Il secondo è inammissibile in quanto non illustra le ragioni per le quali la prova (per la gran parte vertente sui danni) sarebbe stata decisiva ai fini della ricostruzione del dinamica dell’incidente. Per di più, siffatta decisività ben può essere esclusa per tabulas, atteso che l’unico motivo pertinente attiene allo “stato dei veicoli subito dopo il sinistro de quo in relazione alle fotografie dimesse in atti: all’evidenza, come osserva la resistente, si tratta di un dato di fatto del tutto incontestato.

3. La ricostruzione della dinamica del sinistro – unica questione rilevante ai fini della decisione – è basata – in mancanza di testimoni presenti al momento dell’incidente – sui rilievi effettuati dai verbalizzanti giunti dopo che si era verificato, e sulla consulenza tecnica d’ufficio cinematica.

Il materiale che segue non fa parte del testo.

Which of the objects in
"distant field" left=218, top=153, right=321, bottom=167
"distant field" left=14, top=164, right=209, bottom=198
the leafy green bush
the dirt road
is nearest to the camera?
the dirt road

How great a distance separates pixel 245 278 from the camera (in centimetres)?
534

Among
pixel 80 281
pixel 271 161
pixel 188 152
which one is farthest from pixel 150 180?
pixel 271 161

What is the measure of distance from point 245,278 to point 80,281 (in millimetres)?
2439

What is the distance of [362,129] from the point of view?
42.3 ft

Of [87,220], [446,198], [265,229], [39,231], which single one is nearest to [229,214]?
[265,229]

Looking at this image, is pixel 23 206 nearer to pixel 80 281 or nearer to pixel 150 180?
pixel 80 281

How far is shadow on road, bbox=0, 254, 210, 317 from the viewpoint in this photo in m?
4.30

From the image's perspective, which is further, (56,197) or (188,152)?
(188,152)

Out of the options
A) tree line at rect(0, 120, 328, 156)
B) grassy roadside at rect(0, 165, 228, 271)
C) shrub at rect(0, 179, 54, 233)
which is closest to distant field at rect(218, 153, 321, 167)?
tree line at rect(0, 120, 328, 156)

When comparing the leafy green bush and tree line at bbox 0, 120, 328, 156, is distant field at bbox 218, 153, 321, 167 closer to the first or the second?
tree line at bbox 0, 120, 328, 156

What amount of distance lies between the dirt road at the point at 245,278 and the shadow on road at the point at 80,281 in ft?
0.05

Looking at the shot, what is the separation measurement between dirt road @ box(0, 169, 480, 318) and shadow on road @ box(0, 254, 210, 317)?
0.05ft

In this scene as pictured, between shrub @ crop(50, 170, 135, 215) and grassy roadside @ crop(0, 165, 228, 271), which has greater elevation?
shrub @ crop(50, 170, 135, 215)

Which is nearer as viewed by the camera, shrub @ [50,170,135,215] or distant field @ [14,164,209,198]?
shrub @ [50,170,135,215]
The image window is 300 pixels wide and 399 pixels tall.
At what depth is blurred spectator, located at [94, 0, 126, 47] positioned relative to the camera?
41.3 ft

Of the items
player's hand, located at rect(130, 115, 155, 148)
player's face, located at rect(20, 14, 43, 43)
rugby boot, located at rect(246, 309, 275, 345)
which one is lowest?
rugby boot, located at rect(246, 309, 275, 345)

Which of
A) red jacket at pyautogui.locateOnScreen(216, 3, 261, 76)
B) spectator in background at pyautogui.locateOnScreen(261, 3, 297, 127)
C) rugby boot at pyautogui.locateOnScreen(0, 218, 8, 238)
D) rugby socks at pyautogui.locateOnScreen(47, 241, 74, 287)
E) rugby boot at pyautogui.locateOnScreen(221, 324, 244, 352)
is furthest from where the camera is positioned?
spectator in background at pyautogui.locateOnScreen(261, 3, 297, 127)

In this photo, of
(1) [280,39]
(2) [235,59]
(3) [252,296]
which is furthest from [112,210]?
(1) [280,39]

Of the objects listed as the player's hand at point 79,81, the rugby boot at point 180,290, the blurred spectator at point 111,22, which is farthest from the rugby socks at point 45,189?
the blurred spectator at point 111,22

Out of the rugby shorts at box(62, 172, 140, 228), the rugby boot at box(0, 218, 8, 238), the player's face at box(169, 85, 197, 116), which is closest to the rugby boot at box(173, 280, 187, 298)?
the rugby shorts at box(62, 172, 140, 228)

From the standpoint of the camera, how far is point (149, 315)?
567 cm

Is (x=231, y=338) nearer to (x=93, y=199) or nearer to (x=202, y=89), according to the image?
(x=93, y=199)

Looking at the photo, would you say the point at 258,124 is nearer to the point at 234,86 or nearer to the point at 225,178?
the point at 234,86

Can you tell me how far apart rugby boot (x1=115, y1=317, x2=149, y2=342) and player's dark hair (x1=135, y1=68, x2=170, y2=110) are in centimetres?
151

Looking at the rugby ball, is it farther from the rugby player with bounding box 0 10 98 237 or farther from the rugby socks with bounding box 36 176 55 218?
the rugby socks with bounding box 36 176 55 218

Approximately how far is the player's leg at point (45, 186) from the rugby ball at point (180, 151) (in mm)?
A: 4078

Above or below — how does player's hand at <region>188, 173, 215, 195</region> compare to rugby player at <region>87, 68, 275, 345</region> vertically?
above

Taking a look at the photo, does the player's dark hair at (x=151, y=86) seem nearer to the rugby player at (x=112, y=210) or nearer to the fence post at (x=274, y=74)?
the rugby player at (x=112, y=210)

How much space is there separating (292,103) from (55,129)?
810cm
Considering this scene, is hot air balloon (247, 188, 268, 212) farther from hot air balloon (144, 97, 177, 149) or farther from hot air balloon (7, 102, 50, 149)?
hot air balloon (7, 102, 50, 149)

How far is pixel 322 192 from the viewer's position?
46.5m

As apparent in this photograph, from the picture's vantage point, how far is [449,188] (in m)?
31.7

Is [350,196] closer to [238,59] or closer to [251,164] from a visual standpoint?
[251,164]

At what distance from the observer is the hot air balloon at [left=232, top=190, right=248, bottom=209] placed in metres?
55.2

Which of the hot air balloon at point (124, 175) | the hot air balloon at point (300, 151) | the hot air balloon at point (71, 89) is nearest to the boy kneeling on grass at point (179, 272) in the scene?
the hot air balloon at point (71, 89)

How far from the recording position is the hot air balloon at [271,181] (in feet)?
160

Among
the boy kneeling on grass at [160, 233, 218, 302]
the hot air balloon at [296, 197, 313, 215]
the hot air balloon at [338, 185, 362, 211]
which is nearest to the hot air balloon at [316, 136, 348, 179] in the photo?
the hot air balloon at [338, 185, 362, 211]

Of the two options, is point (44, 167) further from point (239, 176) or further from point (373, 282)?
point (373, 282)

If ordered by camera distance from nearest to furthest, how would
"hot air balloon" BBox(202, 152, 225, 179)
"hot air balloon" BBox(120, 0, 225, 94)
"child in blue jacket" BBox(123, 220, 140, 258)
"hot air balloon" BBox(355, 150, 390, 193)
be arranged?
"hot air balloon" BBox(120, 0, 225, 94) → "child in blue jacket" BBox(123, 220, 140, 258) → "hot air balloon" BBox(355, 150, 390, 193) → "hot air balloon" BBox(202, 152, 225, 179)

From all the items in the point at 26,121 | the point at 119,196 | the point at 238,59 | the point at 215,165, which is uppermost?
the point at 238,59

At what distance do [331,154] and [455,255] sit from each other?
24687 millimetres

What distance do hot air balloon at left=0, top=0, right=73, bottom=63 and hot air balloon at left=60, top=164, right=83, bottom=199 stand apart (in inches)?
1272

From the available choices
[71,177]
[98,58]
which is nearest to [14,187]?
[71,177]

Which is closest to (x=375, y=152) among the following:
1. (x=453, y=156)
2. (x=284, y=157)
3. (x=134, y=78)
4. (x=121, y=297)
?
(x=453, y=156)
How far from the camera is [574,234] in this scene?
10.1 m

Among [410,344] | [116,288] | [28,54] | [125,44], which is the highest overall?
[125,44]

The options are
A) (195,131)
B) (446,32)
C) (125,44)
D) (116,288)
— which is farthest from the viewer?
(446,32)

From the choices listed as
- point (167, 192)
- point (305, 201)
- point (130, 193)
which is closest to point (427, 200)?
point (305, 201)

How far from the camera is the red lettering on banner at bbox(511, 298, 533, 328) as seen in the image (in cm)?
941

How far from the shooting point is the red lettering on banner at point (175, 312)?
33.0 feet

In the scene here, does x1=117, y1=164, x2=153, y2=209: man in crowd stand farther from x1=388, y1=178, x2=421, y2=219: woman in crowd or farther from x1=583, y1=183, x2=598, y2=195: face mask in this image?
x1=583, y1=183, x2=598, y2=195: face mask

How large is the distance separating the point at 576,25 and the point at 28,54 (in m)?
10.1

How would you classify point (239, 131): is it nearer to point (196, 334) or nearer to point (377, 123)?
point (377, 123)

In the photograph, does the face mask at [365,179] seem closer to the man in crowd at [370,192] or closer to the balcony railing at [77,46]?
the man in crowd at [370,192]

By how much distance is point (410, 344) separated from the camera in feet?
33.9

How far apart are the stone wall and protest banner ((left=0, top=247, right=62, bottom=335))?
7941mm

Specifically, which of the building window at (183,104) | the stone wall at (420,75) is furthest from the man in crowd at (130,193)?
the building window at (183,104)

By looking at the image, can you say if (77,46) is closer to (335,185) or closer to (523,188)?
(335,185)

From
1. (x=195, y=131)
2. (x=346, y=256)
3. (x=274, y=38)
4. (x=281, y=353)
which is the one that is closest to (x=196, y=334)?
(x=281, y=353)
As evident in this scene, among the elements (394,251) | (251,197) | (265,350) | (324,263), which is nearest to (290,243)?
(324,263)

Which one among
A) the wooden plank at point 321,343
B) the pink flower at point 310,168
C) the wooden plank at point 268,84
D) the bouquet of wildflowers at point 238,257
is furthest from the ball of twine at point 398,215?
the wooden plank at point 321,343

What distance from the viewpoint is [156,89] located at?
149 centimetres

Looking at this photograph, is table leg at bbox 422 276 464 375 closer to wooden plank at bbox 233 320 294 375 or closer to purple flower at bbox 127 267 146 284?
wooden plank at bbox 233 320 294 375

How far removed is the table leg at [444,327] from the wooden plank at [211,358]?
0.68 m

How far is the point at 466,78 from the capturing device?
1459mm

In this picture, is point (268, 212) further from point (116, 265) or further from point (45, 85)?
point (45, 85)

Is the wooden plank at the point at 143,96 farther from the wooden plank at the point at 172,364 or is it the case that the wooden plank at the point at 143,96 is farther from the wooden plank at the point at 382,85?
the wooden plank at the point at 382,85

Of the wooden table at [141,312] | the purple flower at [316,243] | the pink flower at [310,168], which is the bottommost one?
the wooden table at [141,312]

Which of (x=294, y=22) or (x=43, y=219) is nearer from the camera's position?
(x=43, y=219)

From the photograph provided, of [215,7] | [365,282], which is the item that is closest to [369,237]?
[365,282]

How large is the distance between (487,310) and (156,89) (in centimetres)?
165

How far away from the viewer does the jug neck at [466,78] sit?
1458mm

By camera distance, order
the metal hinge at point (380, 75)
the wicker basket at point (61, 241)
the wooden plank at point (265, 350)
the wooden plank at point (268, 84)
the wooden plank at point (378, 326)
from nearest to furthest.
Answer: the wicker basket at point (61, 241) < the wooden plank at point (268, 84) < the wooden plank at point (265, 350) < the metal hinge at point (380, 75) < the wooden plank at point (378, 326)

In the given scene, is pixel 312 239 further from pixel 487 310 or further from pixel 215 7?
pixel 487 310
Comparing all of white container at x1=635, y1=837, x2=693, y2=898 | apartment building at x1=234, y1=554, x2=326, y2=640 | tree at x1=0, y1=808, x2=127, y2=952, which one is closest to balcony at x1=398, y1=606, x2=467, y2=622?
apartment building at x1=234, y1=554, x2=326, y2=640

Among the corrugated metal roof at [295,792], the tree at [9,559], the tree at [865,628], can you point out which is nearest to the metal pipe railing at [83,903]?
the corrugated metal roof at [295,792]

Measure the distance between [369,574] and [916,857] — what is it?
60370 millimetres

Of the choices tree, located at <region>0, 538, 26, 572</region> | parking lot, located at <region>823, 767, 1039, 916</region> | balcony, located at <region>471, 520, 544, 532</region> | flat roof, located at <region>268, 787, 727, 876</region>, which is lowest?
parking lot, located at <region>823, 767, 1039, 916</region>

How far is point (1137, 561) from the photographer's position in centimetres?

I ricorrenti lamentano, ripetutamente e sotto vari aspetti, la mancata considerazione, da parte dei giudici di merito, degli esiti del processo penale svoltosi nei confronti di R.S.. Tuttavia, le corrispondenti censure risultano inammissibili: per un verso, non è affatto esplicitato in ricorso quali sarebbero gli elementi ulteriori e decisivi che il giudice civile avrebbe potuto trarre dagli atti del processo penale al fine di ricostruire diversamente il sinistro; per altro verso, il ricorso non indica il contenuto detti atti processuali.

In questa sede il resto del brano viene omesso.